Investigating missing country information in OpenAlex — and a method to recover some of it
How author affiliation history can significantly close the country-attribution gap
If you build a tool that visualises which countries publish in a given academic journal — and you source your data from OpenAlex — you'll eventually open a journal page and find a country-stacked-bar chart that adds up to far less than the journal's actual paper count. The remaining papers haven't disappeared; they show up in the "papers per year" line above the stack but contribute nothing to the country trends because OpenAlex's institutional graph doesn't yet have a country recorded for them.
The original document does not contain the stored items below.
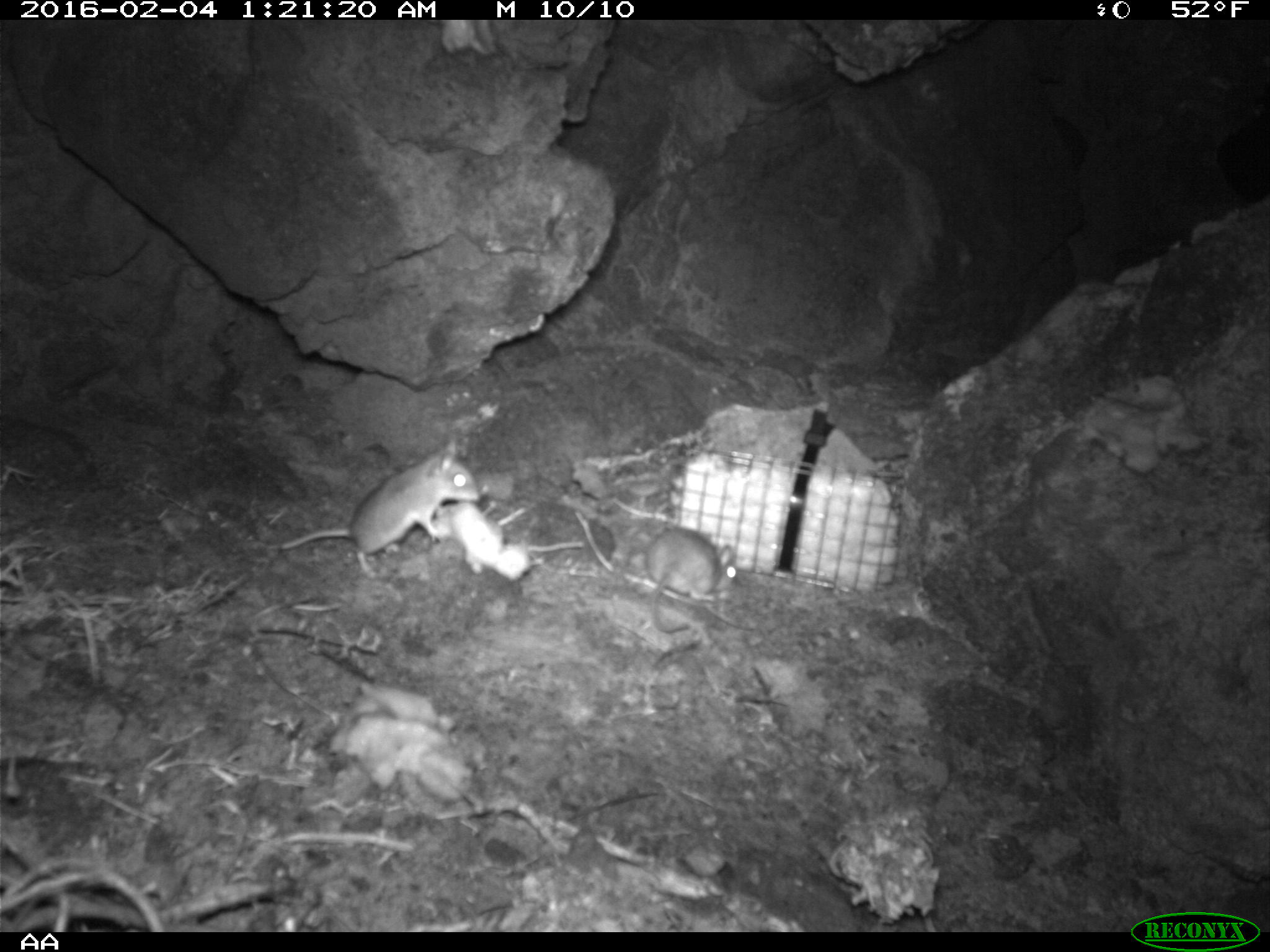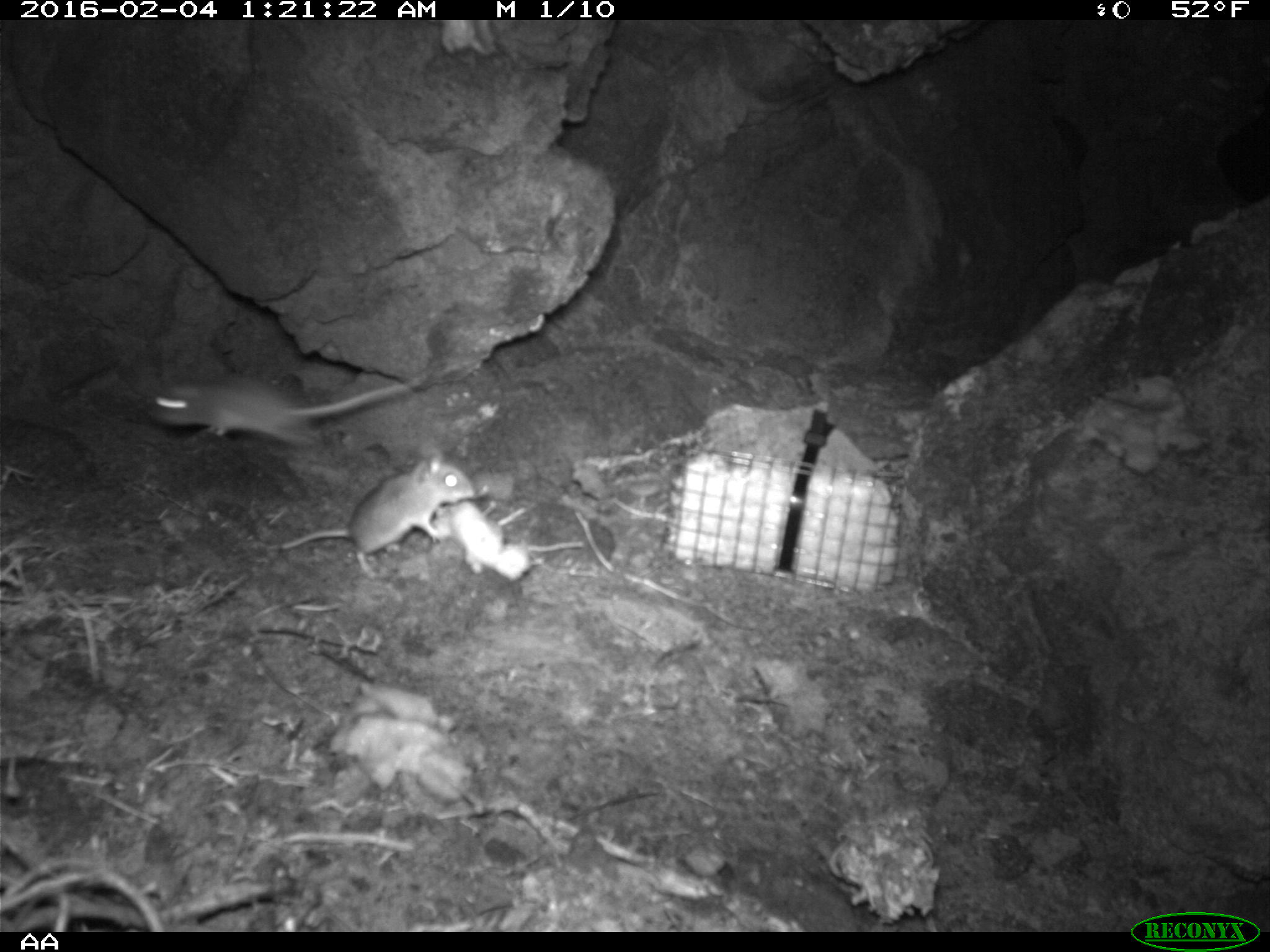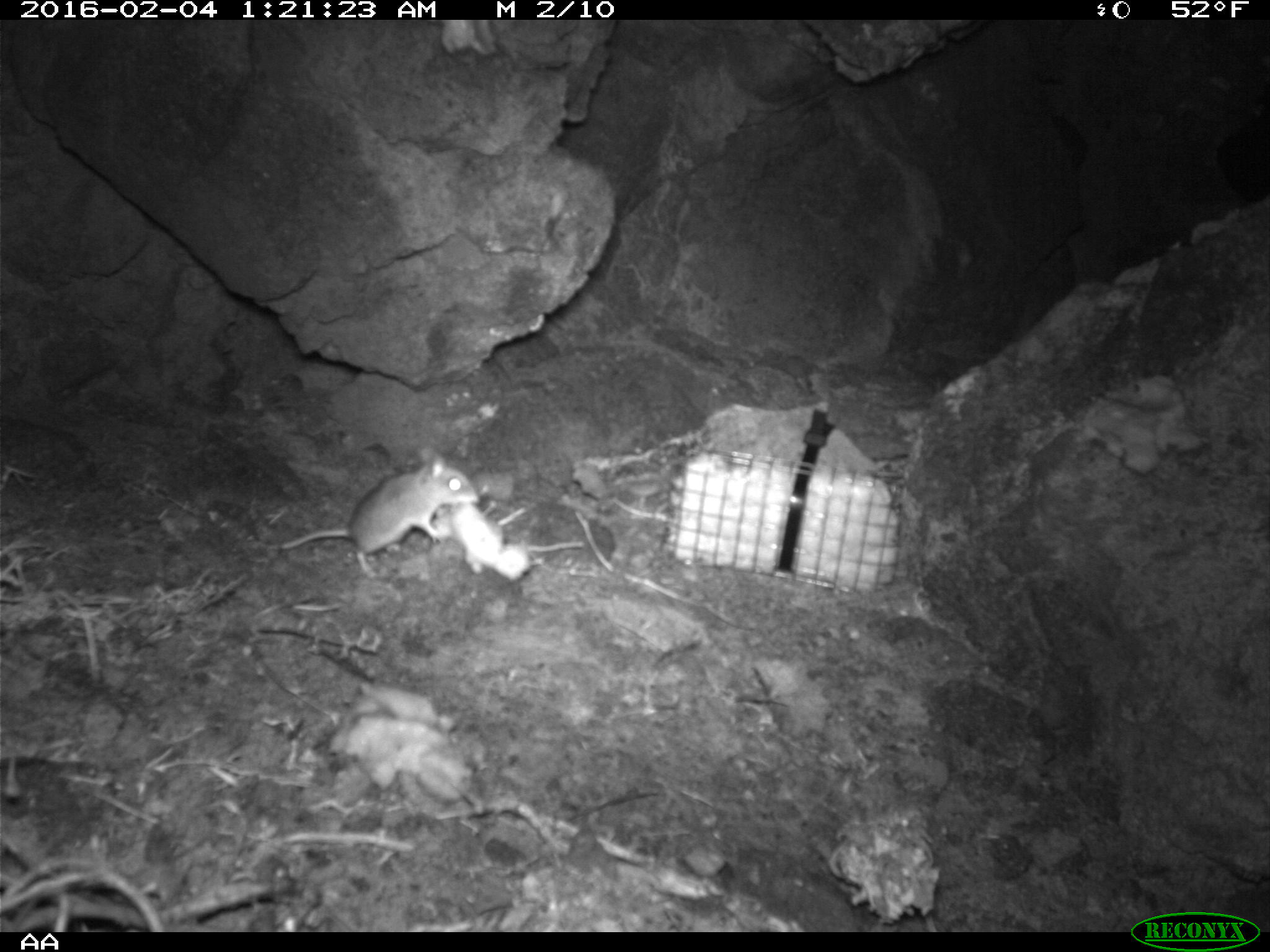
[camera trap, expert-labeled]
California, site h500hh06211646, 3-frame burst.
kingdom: Animalia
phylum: Chordata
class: Mammalia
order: Rodentia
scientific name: Rodentia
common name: rodent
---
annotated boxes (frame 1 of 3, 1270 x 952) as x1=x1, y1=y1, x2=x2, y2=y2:
rodent: x1=279, y1=439, x2=479, y2=580; x1=644, y1=526, x2=737, y2=633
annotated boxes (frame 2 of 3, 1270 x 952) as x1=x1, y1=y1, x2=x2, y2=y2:
rodent: x1=262, y1=448, x2=473, y2=576; x1=150, y1=381, x2=413, y2=445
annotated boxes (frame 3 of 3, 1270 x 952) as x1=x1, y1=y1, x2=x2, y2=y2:
rodent: x1=278, y1=447, x2=480, y2=580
For one particular journal we audited while building Journal Trends, 1,156 of its 1,456 OpenAlex-indexed works (≈ 79 %) were of unknown country origin — leaving the country chart showing only about a fifth of the actual catalogue. We don't yet know how typical this is across publishing as a whole (we plan to find out — see the end of the post), but the size of the gap on a single journal was striking enough to investigate properly.
This post lays out:
- Which OpenAlex fields we audited — and why only one provides a meaningful fallback
- The author-affiliation-history trick that can recover an additional ~12 percentage points of country coverage (~24 % of the missing papers)
- The trade-offs and what we're shipping in Journal Trends
- A planned journal-wide audit
What we audited
For that one journal, we pulled the full OpenAlex record (not the slim projection we usually fetch) for every paper and asked: is there ANY field, anywhere, that gives us a country signal we're not already using?
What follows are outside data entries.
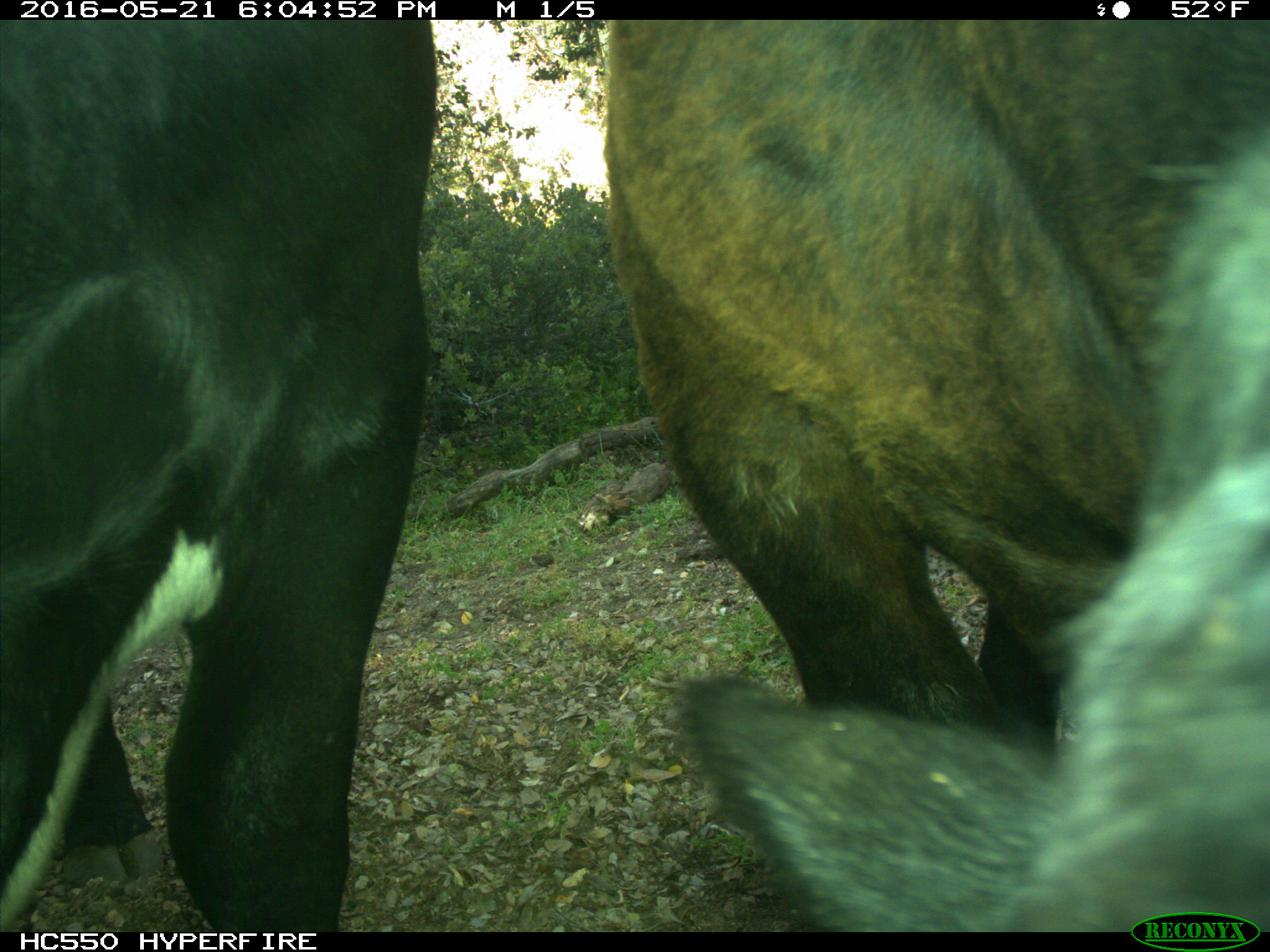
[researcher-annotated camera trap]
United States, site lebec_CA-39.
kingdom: Animalia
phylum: Chordata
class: Mammalia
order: Artiodactyla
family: Bovidae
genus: Bos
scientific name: Bos taurus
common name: domestic cow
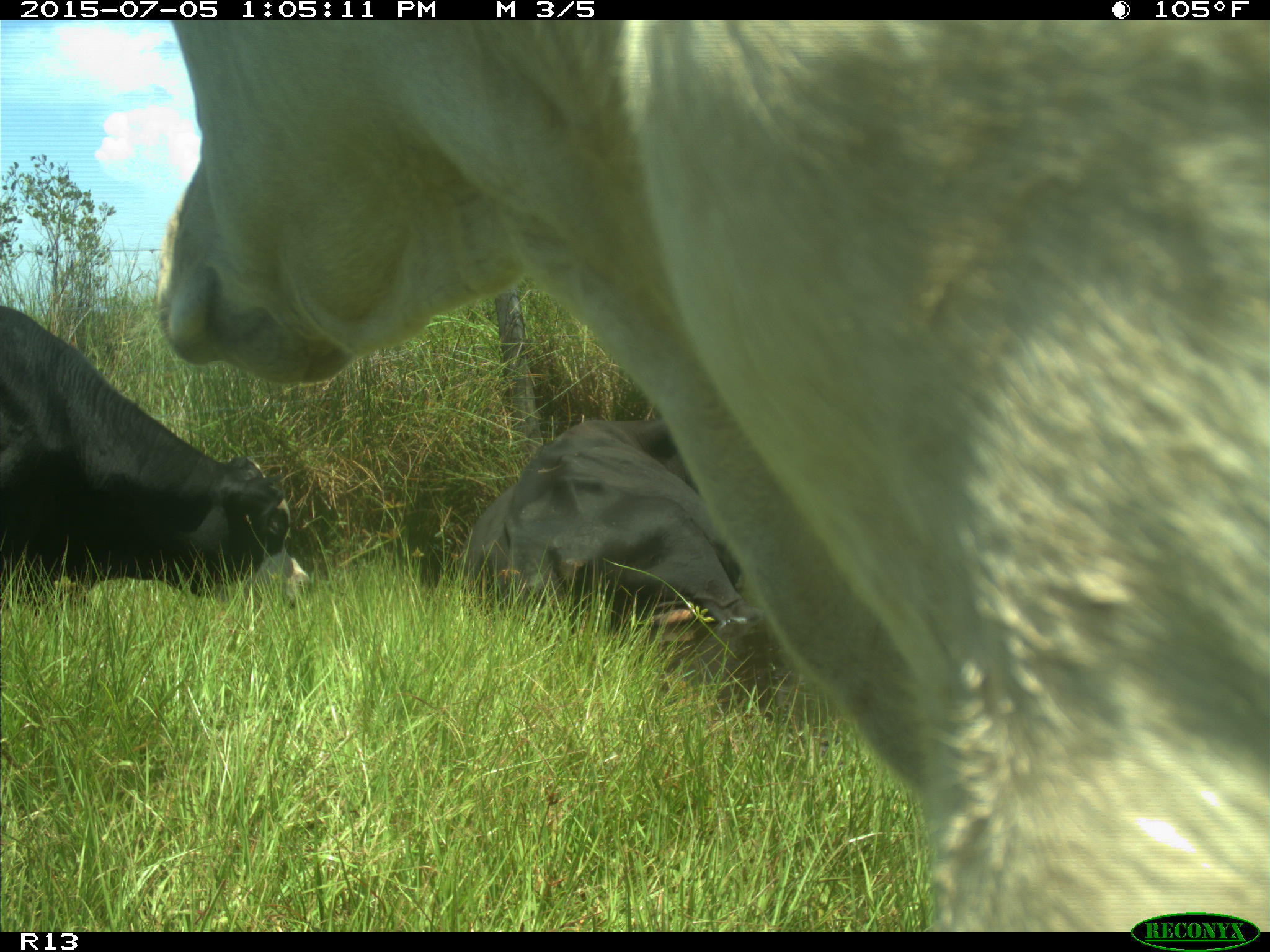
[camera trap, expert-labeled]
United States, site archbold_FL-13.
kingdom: Animalia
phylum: Chordata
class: Mammalia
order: Artiodactyla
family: Bovidae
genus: Bos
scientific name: Bos taurus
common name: domestic cow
Bos taurus (domestic cow).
| Source | Papers covered | Useful as a fallback? |
|---|---|---|
authorships[].institutions[].country_code | 300 / 1,456 (21 %) | — baseline |
authorships[].countries[] | 300 / 1,456 (21 %) | No — exact same papers, derived from the same data |
Top-level countries_distinct_count | 300 / 1,456 (21 %) | No — same |
raw_affiliation_strings[] | 349 / 1,456 (24 %) | Marginal — +49 papers via brittle text-parsing for country names |
Top-level institutions_distinct_count > 0 | 1,026 / 1,456 (70 %) | No — counts the idea of institutions but reveals nothing about which countries |
So the standard fields are a dead-end. Any approach that stays within a single OpenAlex Work record is bounded by the 21 % baseline for this journal.
The author trick
OpenAlex's /authors/<id> endpoint returns each author's
affiliation history: a list of {institution, years[]}
entries showing where they've been affiliated and when. So even if Paper X (2010,
by Author A) has no institution attached, Paper Y (2010 in a different journal by
Author A) might — and A's profile records that affiliation with the year range.
For each paper with authors but no country attribution, we can:
- Pull the author IDs from
authorships[].author.id - Fetch each author from
/authors/<id> - Walk their
affiliations[]list looking for an entry whoseyears[]covers the paper'spublication_year - If found, take the
institution.country_codeand credit it to the paper
Recovery rate on a 50-paper sample
We ran this on a 50-paper sample drawn from the journal's 726 "papers-with-authors-but-no-country" subset (the 430 papers with no authors at all are unrecoverable through this method).
| Outcome | Share | Note |
|---|---|---|
| Country recovered via year-matched author affiliation | 24 % (12 papers) | Reliable; year-matched institutional history is OpenAlex's own data |
| Still no country after fallback | 76 % (38 papers) | Author either has no profile (affiliations[] empty) or no entry covering the paper's year |
Of the 96 distinct authors fetched, only 45 (47 %) had any populated
affiliations[] history at all — the rest are "ghost" author
records with just an ID and a name. The recoverability of any given paper depends
heavily on whether its co-authors happen to be actively-profiled researchers.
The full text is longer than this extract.